Records from a spatial question set:
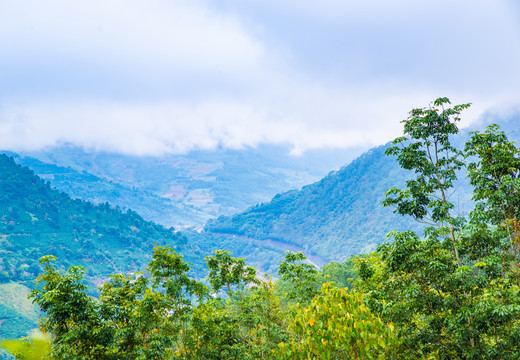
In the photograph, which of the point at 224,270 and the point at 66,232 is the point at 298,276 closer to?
the point at 224,270

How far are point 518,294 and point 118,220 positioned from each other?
17658cm

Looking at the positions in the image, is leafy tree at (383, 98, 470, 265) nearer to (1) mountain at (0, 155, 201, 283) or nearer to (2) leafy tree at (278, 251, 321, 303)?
(2) leafy tree at (278, 251, 321, 303)

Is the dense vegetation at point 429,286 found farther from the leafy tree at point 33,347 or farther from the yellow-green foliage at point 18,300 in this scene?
the yellow-green foliage at point 18,300

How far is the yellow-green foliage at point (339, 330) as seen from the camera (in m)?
6.37

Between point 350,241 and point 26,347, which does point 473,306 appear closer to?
point 26,347

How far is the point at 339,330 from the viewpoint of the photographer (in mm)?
6422

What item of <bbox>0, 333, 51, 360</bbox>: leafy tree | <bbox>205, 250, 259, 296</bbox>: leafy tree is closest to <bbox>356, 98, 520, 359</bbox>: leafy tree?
<bbox>205, 250, 259, 296</bbox>: leafy tree

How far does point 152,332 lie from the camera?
12.6 m

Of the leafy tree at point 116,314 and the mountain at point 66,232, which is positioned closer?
the leafy tree at point 116,314

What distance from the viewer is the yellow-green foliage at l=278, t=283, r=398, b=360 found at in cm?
637

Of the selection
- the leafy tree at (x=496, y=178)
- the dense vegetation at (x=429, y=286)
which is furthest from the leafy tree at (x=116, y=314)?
the leafy tree at (x=496, y=178)

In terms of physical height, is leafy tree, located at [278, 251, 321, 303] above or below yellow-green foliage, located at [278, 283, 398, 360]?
above

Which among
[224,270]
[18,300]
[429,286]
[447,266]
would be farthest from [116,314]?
[18,300]

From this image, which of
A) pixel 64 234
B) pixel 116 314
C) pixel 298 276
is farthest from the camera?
pixel 64 234
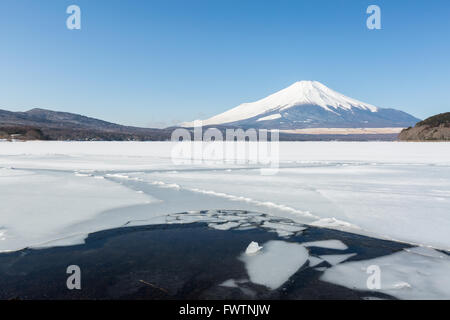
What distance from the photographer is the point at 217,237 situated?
573 centimetres

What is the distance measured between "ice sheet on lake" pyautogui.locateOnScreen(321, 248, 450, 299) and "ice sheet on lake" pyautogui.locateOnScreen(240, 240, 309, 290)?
0.47m

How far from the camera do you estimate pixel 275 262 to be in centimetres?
461

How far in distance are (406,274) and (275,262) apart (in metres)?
1.59

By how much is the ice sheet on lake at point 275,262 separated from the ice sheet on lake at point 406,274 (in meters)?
0.47

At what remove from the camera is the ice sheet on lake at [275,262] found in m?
4.09

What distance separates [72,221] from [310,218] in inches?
181

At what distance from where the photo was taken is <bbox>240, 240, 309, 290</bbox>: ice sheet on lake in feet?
13.4
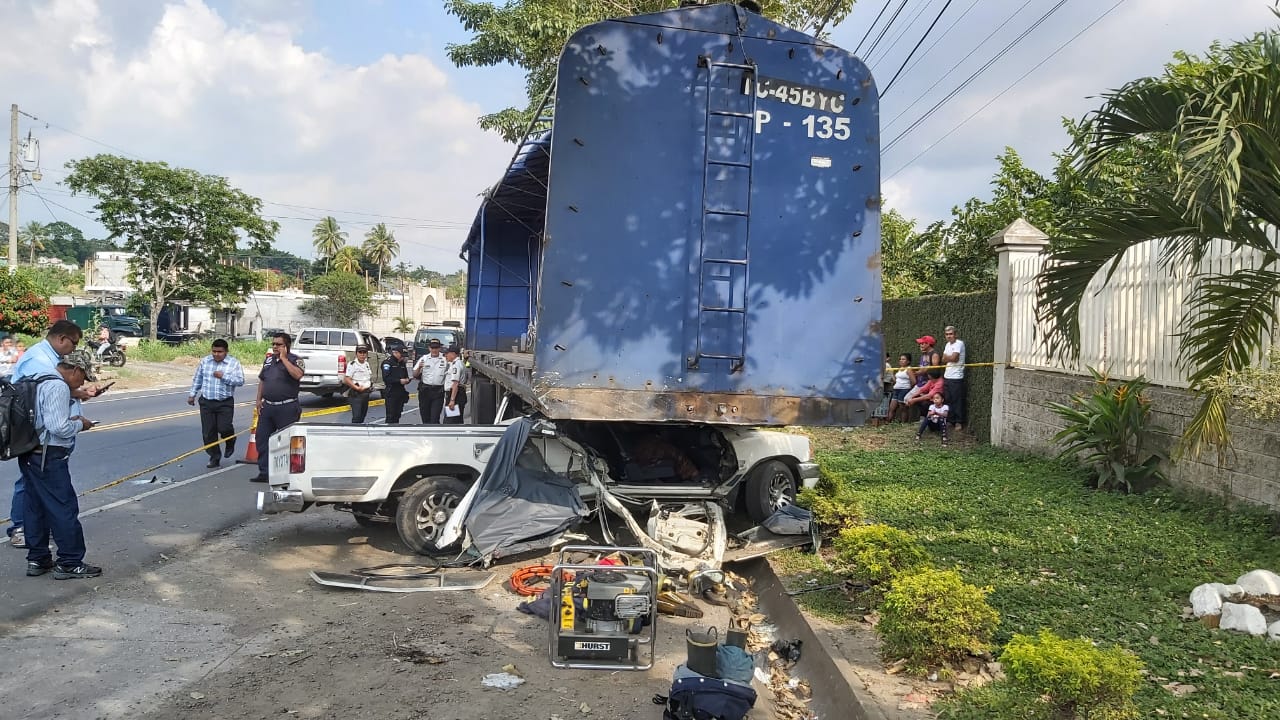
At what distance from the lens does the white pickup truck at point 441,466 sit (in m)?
7.18

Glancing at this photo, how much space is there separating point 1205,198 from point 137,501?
981cm

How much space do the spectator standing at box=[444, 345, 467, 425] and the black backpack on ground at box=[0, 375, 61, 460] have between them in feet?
23.0

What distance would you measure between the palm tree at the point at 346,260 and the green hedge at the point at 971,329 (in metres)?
72.0

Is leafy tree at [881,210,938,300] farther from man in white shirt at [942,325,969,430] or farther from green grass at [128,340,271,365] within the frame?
green grass at [128,340,271,365]

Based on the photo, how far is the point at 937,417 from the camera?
13297 millimetres

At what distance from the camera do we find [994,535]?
713 centimetres

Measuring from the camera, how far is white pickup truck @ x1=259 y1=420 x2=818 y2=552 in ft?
23.6

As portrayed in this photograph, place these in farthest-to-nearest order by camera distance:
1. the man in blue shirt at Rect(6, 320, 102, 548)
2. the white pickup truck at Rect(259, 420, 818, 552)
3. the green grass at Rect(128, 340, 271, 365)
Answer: the green grass at Rect(128, 340, 271, 365)
the white pickup truck at Rect(259, 420, 818, 552)
the man in blue shirt at Rect(6, 320, 102, 548)

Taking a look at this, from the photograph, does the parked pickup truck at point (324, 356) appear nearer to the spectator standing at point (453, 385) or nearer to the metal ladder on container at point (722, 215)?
the spectator standing at point (453, 385)

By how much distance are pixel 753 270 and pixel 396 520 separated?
3482 mm

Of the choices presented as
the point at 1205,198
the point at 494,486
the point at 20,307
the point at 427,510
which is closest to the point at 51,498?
the point at 427,510

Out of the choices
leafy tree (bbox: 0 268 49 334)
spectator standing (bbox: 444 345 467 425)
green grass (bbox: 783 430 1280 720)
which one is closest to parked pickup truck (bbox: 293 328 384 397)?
→ spectator standing (bbox: 444 345 467 425)

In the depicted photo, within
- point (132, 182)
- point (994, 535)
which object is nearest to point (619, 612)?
point (994, 535)

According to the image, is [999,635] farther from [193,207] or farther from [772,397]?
[193,207]
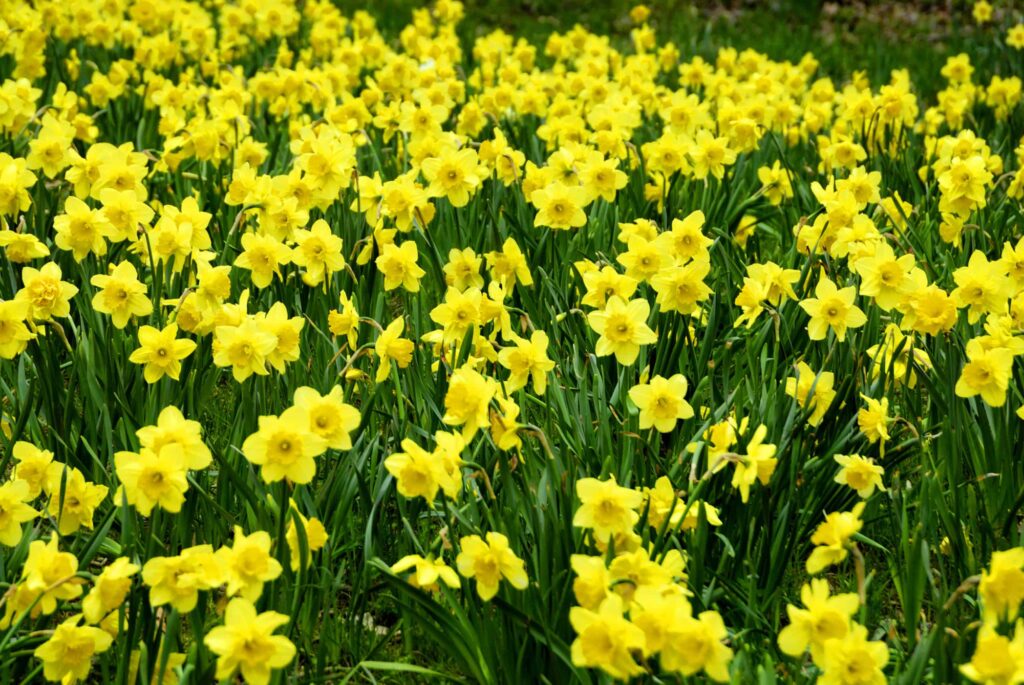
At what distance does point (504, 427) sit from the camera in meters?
2.12

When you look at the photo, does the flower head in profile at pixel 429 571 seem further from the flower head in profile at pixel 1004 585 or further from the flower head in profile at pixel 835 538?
the flower head in profile at pixel 1004 585

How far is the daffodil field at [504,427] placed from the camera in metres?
1.79

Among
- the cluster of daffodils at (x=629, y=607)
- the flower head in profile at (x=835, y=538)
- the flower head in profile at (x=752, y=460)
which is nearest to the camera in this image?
the cluster of daffodils at (x=629, y=607)

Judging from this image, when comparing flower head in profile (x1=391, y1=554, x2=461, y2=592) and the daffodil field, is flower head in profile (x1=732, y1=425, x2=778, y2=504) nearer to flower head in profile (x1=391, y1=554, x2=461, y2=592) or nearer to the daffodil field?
the daffodil field

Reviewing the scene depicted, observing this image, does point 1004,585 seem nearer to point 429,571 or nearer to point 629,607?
point 629,607

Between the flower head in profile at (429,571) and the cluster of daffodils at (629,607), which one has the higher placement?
the cluster of daffodils at (629,607)

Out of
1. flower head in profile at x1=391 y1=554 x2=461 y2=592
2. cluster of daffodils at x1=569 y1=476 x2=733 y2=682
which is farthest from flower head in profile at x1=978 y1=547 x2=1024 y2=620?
flower head in profile at x1=391 y1=554 x2=461 y2=592

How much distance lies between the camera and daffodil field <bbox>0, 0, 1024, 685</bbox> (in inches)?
70.6

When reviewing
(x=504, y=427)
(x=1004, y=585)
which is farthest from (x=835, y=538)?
(x=504, y=427)

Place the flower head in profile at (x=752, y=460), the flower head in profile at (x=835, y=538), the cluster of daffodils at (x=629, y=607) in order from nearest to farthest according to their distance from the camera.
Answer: the cluster of daffodils at (x=629, y=607) → the flower head in profile at (x=835, y=538) → the flower head in profile at (x=752, y=460)

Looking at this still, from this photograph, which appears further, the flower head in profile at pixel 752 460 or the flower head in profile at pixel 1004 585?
the flower head in profile at pixel 752 460

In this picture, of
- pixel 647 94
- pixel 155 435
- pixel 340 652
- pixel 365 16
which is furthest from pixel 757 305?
pixel 365 16

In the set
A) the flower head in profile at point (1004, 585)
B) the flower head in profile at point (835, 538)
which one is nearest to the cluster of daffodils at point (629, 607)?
the flower head in profile at point (835, 538)

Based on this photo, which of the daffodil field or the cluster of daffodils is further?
the daffodil field
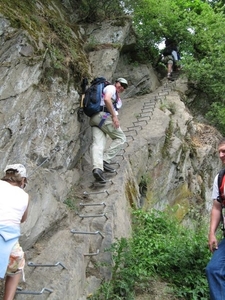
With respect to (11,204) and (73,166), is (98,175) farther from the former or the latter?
(11,204)

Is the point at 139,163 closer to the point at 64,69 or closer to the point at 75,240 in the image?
the point at 64,69

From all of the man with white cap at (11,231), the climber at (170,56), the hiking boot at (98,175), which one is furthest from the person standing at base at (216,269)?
the climber at (170,56)

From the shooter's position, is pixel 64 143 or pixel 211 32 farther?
pixel 211 32

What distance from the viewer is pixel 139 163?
823 centimetres

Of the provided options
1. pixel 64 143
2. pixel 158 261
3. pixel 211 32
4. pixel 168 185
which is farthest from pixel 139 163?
pixel 211 32

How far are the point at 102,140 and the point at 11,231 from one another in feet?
12.8

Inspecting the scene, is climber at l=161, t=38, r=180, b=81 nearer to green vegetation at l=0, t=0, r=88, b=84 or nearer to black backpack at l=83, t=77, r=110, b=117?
green vegetation at l=0, t=0, r=88, b=84

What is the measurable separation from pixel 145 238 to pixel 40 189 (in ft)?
6.38

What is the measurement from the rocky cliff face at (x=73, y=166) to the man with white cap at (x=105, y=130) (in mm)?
350

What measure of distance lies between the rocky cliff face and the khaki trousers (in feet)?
1.36

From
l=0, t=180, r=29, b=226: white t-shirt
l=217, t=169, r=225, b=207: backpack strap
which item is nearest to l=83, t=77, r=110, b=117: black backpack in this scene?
l=217, t=169, r=225, b=207: backpack strap

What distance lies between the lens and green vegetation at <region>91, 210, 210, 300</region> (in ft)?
15.8

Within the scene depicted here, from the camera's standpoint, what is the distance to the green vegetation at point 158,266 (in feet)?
15.8

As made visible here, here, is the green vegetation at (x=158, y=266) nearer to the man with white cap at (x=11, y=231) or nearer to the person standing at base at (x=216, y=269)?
the person standing at base at (x=216, y=269)
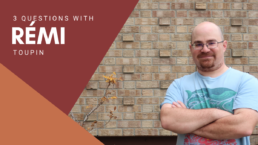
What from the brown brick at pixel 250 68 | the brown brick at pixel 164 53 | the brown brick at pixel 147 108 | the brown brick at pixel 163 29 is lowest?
the brown brick at pixel 147 108

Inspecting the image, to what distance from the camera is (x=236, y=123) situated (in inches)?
76.0

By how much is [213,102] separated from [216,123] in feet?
0.53

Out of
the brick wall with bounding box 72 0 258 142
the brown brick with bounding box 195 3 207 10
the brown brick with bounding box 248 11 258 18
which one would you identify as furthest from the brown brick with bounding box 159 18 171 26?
the brown brick with bounding box 248 11 258 18

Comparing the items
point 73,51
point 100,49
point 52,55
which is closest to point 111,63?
point 100,49

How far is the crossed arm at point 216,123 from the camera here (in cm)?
193

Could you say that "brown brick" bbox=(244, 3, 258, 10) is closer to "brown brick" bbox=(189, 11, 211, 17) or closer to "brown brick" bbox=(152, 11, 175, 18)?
"brown brick" bbox=(189, 11, 211, 17)

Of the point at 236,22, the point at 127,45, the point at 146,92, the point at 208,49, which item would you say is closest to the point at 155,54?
the point at 127,45

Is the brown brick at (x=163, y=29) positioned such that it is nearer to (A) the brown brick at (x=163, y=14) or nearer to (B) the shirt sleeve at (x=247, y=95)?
(A) the brown brick at (x=163, y=14)

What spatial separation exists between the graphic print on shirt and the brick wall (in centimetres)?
240

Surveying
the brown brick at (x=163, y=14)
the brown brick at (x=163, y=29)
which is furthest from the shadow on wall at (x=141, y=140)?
the brown brick at (x=163, y=14)

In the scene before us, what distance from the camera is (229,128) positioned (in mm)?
1934

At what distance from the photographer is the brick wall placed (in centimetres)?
447

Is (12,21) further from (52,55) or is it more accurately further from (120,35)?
(120,35)

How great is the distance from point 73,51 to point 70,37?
9.8 inches
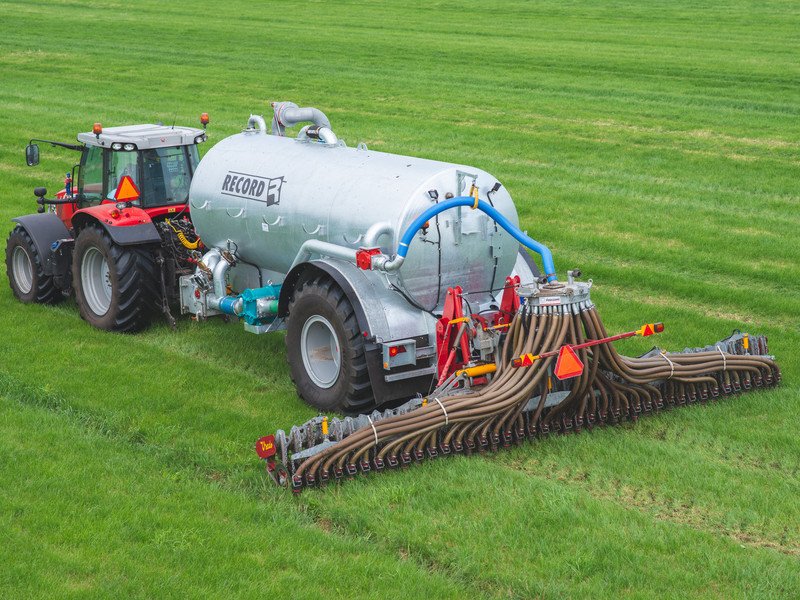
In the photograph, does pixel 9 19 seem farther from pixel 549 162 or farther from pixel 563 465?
pixel 563 465

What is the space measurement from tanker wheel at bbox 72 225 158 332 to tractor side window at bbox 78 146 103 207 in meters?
0.71

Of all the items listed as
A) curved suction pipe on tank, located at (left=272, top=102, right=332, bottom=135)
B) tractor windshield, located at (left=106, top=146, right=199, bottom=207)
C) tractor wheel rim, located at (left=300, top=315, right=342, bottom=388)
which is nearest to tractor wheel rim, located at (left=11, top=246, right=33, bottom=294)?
tractor windshield, located at (left=106, top=146, right=199, bottom=207)

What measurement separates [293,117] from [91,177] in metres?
2.63

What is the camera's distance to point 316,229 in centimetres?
1013

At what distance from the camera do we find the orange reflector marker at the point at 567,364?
28.6 feet

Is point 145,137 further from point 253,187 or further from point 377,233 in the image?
point 377,233

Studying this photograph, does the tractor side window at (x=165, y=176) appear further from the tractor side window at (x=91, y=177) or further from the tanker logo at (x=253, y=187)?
the tanker logo at (x=253, y=187)

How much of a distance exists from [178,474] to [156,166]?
16.4 ft

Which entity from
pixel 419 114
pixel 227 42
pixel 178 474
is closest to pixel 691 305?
pixel 178 474

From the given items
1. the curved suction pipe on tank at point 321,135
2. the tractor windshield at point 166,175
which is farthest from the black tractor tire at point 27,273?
the curved suction pipe on tank at point 321,135

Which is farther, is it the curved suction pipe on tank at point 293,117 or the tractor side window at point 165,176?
the tractor side window at point 165,176

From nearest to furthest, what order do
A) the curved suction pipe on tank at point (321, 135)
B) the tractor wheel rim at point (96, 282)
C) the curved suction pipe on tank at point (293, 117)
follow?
1. the curved suction pipe on tank at point (321, 135)
2. the curved suction pipe on tank at point (293, 117)
3. the tractor wheel rim at point (96, 282)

● Exercise prompt: In the listing above, find the line with "Is point 145,137" and set down that line and all after it exactly, through the final line.

● Task output:
Is point 145,137 further from point 253,187 or further from point 377,233 in the image?
point 377,233

Studying this photograph, does the tractor side window at (x=165, y=176) appear further from the tractor side window at (x=91, y=177) or further from the tanker logo at (x=253, y=187)?
the tanker logo at (x=253, y=187)

How much of a distance exists from [178,474] to [156,166]?
16.4 ft

Which entity from
pixel 419 114
pixel 227 42
pixel 178 474
is closest to pixel 691 305?
pixel 178 474

From the given items
1. the curved suction pipe on tank at point 321,135
2. the tractor windshield at point 166,175
which is farthest from the black tractor tire at point 27,273?
the curved suction pipe on tank at point 321,135

Which is farther, is it the curved suction pipe on tank at point 293,117 or the tractor side window at point 165,176?
the tractor side window at point 165,176

From nearest to furthest, what order do
A) the curved suction pipe on tank at point (321, 135)
B) the tractor wheel rim at point (96, 282)
C) the curved suction pipe on tank at point (293, 117)
follow?
1. the curved suction pipe on tank at point (321, 135)
2. the curved suction pipe on tank at point (293, 117)
3. the tractor wheel rim at point (96, 282)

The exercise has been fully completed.